Instructions to follow:
Whenever the word "fraction" shows up in a line of the data, copy that line.

Data section below:

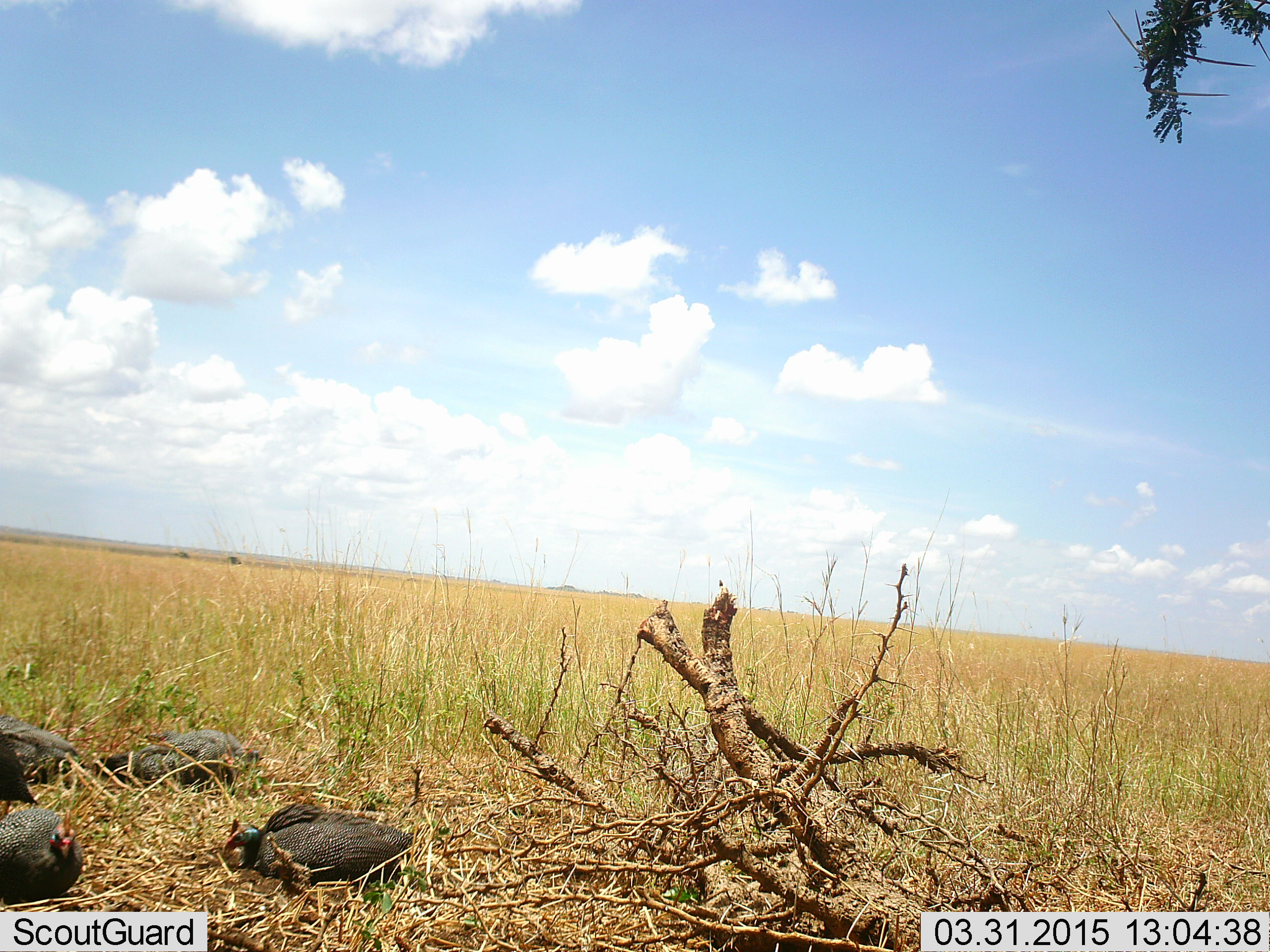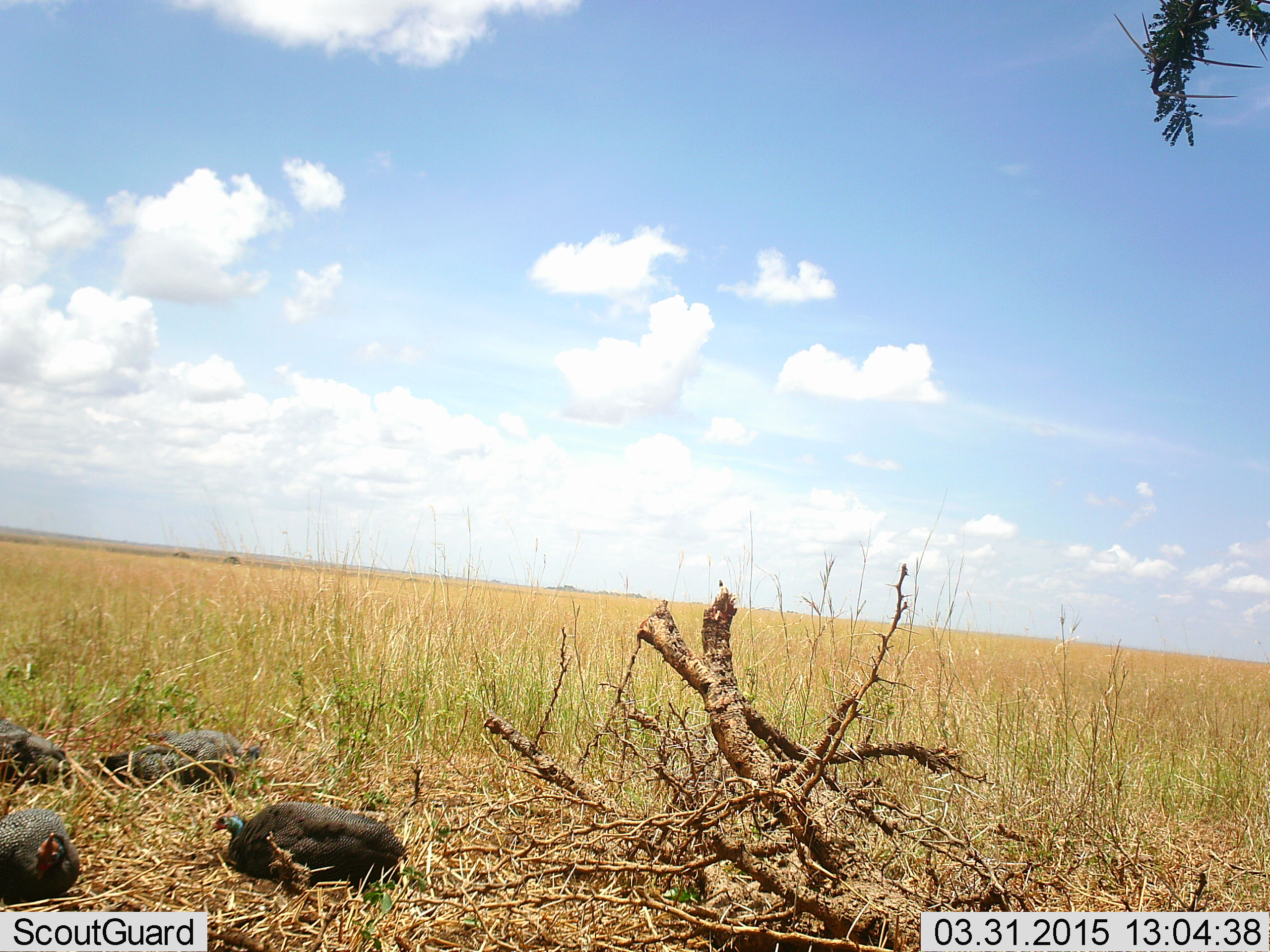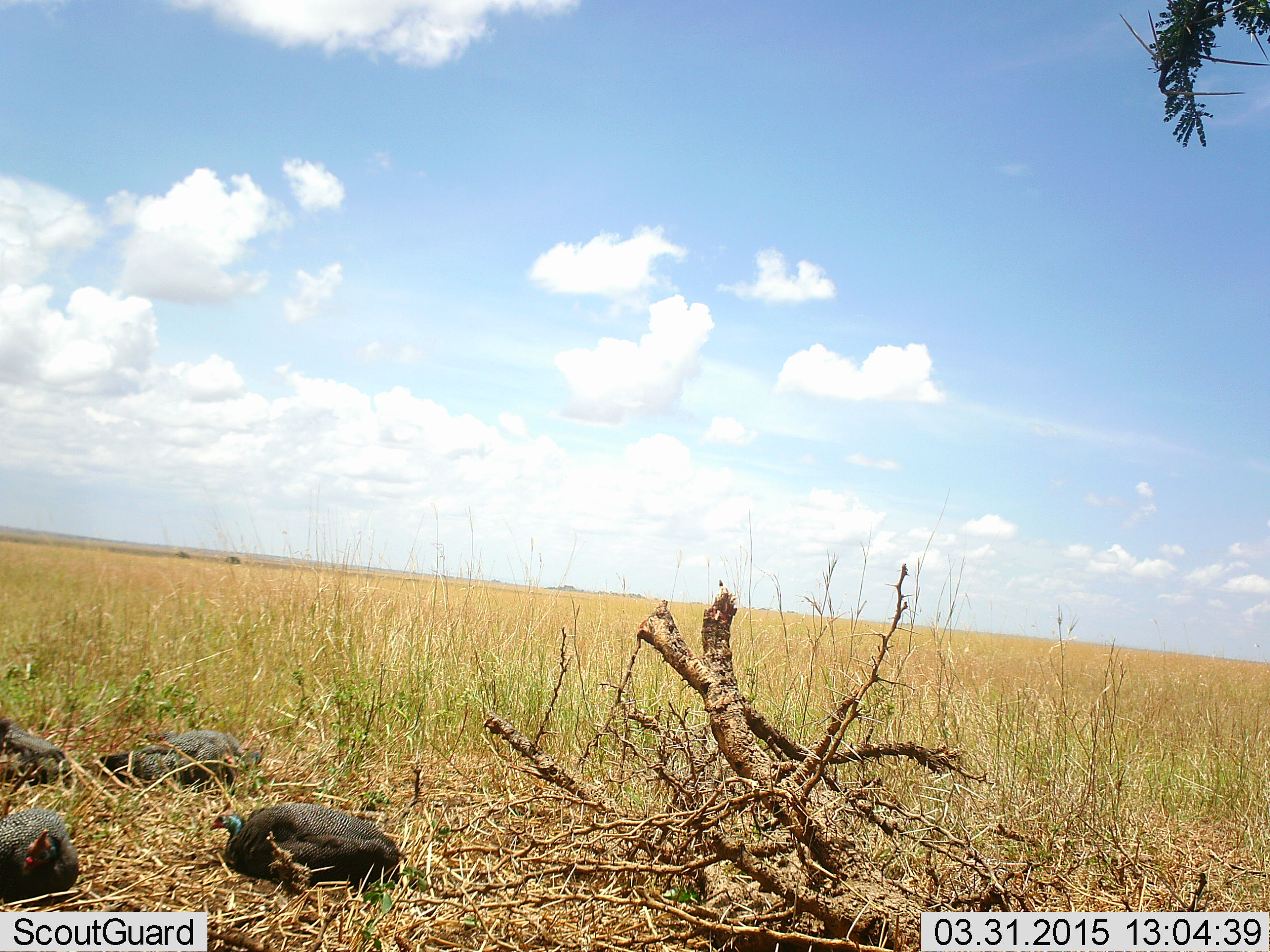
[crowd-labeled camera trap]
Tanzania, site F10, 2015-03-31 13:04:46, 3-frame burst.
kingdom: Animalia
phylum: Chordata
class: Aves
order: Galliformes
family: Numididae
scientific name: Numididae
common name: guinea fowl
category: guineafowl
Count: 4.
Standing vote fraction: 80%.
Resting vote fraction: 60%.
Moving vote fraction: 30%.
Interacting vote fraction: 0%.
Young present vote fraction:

End of Data section.

Your solution:
Standing vote fraction: 80%.
Resting vote fraction: 60%.
Moving vote fraction: 30%.
Interacting vote fraction: 0%.
Young present vote fraction:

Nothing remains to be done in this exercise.